Employers are wary of dismissing employees who refuse to accept a change to terms and conditions of employment for fear of the dismissals being automatically unfair as the dismissals would be in contravention of Section 187(1)(c) of the Labour Relations Act (“the LRA”) and as amended by the Labour Relations Amendment Act of 2004 (“the LRAA”).
Section 187(1)(c) provides that a dismissal is automatically unfair if the reason for the dismissal is “a refusal by employees to accept the demand in respect of any matter of mutual interest between them and their employer”.

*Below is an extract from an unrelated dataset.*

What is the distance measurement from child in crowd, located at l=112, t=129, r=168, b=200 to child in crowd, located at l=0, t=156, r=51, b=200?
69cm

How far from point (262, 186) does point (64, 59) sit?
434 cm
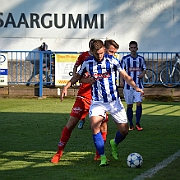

However, a recent Labour Appeal Court judgment has confirmed that while employees cannot be dismissed for refusing to accept a demand, they can be dismissed if the refusal causes an operational necessity for the employer.
The employer, Avenge, operates in the steel industry which has been in decline since 2010. Avenge needed to restructure its business to remain viable and began a consultation in which it explained that it needed to realign its business to ensure sustainability. Avenge proposed, amongst other things, a review of organisation structures and a redefinition of some of the job descriptions of its employees.
During the process it was agreed that for an interim period, employees would perform the revised job descriptions, but no final agreement could be reached. As result, Avenge advised NUMSA that that jobs that existed prior to the consultation process were redundant and that their members faced retrenchment. Unfortunately, all employees refused to accept the new terms and conditions of employment and were dismissed on the 24th April 2015.
The Labour Court agreed with Avenge and held that the redesigned job descriptions were an appropriate measure required to avoid retrenchments and thus the dismissal was for a fair reason.
On appeal NUMSA argued that the plain meaning of the words used in Section 187(1)(c) only required a demand, a refusal and a dismissal for the dismissal to be automatically unfair and that this also applied in circumstances where the demand was motivated by the genuine operational requirements of the employer to change the terms and conditions of employment.
The Labour Appeal Court held that it must determine whether the dismissal would have occurred if the employees had not refused the demand. If this is so, then the dismissal is not automatically unfair. If the answer is no, then this does not immediately cause the dismissals to be automatically unfair and the next enquiry is whether the refusal was the main, dominant or proximate or most likely cause of the dismissal.
The court accepted that Avenge’s viability was at stake and that participating in a power play and locking out employees to compel acceptance of the changes was not realistic. The court accepted that the primary purpose was to restructure the business to ensure Avenge’s long- term survival and that proposals were negotiated to impasse. The failure by employees to accept the proposals created on “insurmountable operational requirements problem, that constituted a fair reason for dismissal”.
Employers are advised to take advice before embarking on a similar path.